Being of a dessicant nature (unlike the other models on this page which are all compressor types), you can run the EcoAir in any ambient temperature from 1˚C to 35˚C. On average, it sucks up around seven litres of moisture a day, which means you will have to get off your butt to empty the two-litre reservoir on at least three occasions – it cuts off automatically when it’s had its fill – but that’s hardly unusual for dehumidifiers. You could take the view that the smaller tank is lighter and easier to empty, even if you have to do so more frequently.
This new model ditches the slightly awkward bubble button fascia of its predecessor (see #6) in favour of an intuitive rotary humidistat with clearly labeled settings that even your cat could get a handle on: Lo, Med, Hi, and, for those who don’t have a tumble dryer, Laundry. It also has a fairly quiet setting for night-time work and a turbo function for full-on damp sapping efficiency. A deft mini moisture muncher.
This compact DeLonghi entry boasts some decent stats, and a tranche of positive user reviews.
It comes with a small two-litre water tank and a separate outlet hose for those who can’t be arsed with making trips back and forth to the sink.
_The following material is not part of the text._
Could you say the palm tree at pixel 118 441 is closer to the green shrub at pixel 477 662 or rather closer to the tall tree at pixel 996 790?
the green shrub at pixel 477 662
Its optimal operating temperature range is between 2˚C and 30˚C and it’ll absorb up to 10 litres of moisture per day.
This is the model to go for if you have a small bathroom, cellar, cabin or narrowboat as it takes up very little room and can be easily moved around.
This compressor model is 50cm in height and sports an extraction capacity of 18 litres per day, so it’ll work just fine in properties with up to three bedrooms. A smaller than usual 3.5-litre water tank may mean a few extra runs to the sink and back, however.
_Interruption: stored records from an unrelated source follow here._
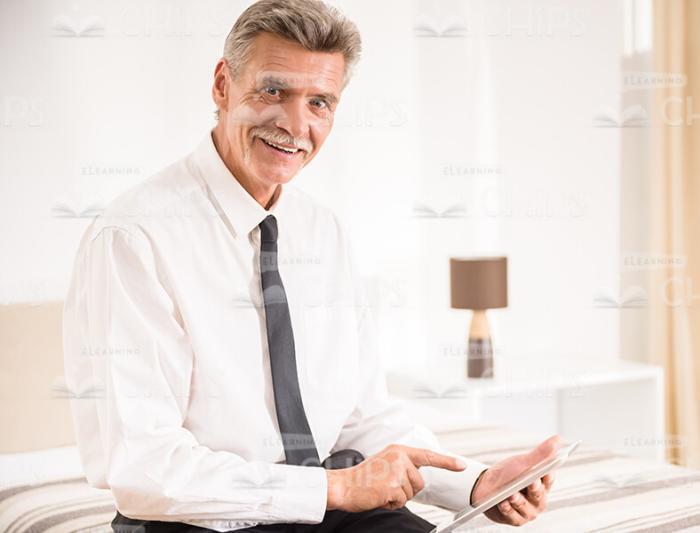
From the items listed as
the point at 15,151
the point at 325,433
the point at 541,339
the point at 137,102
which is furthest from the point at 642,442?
the point at 15,151

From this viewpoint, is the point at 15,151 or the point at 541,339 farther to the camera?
the point at 541,339

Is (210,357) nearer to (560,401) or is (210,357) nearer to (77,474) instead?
(77,474)

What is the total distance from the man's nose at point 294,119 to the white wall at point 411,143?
57cm

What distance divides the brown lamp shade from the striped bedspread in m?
0.72

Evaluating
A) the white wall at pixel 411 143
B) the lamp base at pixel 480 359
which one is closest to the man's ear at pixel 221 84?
the white wall at pixel 411 143

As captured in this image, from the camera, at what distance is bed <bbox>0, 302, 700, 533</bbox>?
1532mm

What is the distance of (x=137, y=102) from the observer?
192 cm

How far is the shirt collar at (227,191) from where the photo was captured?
4.42 feet

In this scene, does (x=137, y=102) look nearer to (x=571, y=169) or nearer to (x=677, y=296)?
(x=571, y=169)

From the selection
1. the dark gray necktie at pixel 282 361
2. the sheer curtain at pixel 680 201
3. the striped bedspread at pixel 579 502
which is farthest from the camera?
the sheer curtain at pixel 680 201

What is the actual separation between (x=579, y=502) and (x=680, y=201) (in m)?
1.53

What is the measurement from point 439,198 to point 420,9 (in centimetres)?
57

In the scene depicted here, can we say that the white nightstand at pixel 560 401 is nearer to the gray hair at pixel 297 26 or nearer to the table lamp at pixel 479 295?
the table lamp at pixel 479 295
I have got to say that this model’s unattractive LED control fascia is a bit of a let down as it’s of the old fashioned bubble press variety with confusing icons that will almost certainly have you reaching for the manual. Nevertheless, the unit itself isn’t quite ugly enough to warrant hiding it in the cellar.
The EcoAir comes with the usual gamut of functions including a Laundry mode that is said to dry clothes in two to four hours – handy if you don’t have the space or financial means to afford a tumble dryer.